Dr. Grey moved over to the edge of his seat, clasping his hands together. ”You see, both our conscious and subconscious states are completely divided. They exist as separate entities and on different planes in our brain. Hence, when you dream, they can feel as though you are actually experiencing sentient reality. Touch, smell, sight. Even pain and suffering can be replicated in that altered state of being. And this has proved an unfortunate side effect to our otherwise excellent clinical results. This is most likely what Herbert and now James had to deal with. The subconscious pushing it’s way onto their blockchain, without them even being aware of it. Therefore, throwing off the precise timing of normally recorded aural and visual blockchain data and leaving the whole system effectively running out of sync. To such a degree that the subject can actually see images that the subconscious produce. As clear as you see me now. I’m sorry, Mrs. Donnell. But the similarities between Herbert and James’s conditions are just too coincidental. There’s a mental tug-of-war between the two partitioned domains of his mind. And now it’s just a question of which one will cave to the other first.”
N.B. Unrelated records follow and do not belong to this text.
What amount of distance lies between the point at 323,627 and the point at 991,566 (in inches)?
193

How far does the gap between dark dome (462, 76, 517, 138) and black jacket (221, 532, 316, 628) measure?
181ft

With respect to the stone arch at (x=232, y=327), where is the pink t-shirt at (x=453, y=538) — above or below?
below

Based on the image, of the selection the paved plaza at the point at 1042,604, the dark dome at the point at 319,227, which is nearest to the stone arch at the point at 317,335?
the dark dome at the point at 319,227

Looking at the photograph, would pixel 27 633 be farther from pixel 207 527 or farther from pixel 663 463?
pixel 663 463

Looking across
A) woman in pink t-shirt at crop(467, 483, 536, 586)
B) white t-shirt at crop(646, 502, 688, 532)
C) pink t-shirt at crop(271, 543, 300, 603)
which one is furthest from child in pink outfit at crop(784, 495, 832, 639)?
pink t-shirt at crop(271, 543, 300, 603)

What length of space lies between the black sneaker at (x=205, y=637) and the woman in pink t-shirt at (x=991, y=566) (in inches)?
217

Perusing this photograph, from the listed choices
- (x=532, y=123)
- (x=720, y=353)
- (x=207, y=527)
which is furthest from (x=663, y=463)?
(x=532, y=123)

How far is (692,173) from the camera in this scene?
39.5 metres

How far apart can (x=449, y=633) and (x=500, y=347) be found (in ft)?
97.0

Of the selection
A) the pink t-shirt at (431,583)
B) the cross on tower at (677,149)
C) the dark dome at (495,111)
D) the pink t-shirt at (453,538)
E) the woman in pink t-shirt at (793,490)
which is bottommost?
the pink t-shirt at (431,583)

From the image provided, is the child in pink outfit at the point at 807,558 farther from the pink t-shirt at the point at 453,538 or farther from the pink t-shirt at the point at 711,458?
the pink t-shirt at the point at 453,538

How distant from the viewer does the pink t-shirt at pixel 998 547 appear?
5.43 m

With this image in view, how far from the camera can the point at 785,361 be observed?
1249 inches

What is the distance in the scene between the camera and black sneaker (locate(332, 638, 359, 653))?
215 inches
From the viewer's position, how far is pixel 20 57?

Dolores had stopped weeping a while back as sadness had given way to shock. The guilt she felt, the turmoil James was going through, the life-threatening seriousness of the situation. It was an unbearable mess that presented no tangible means of escape. She may as well have signed his own death warrant, she thought. Dolores raised a trembling hand to her mouth and looked upon the Doctor with inflamed, red eyes. ”Oh, dear God. What have I done.” She exclaimed. ”It’s all my fault. Dr. Grey, please. I’m begging you with our very souls in your capable hands. Make him well again. Is there anything we can do for him?”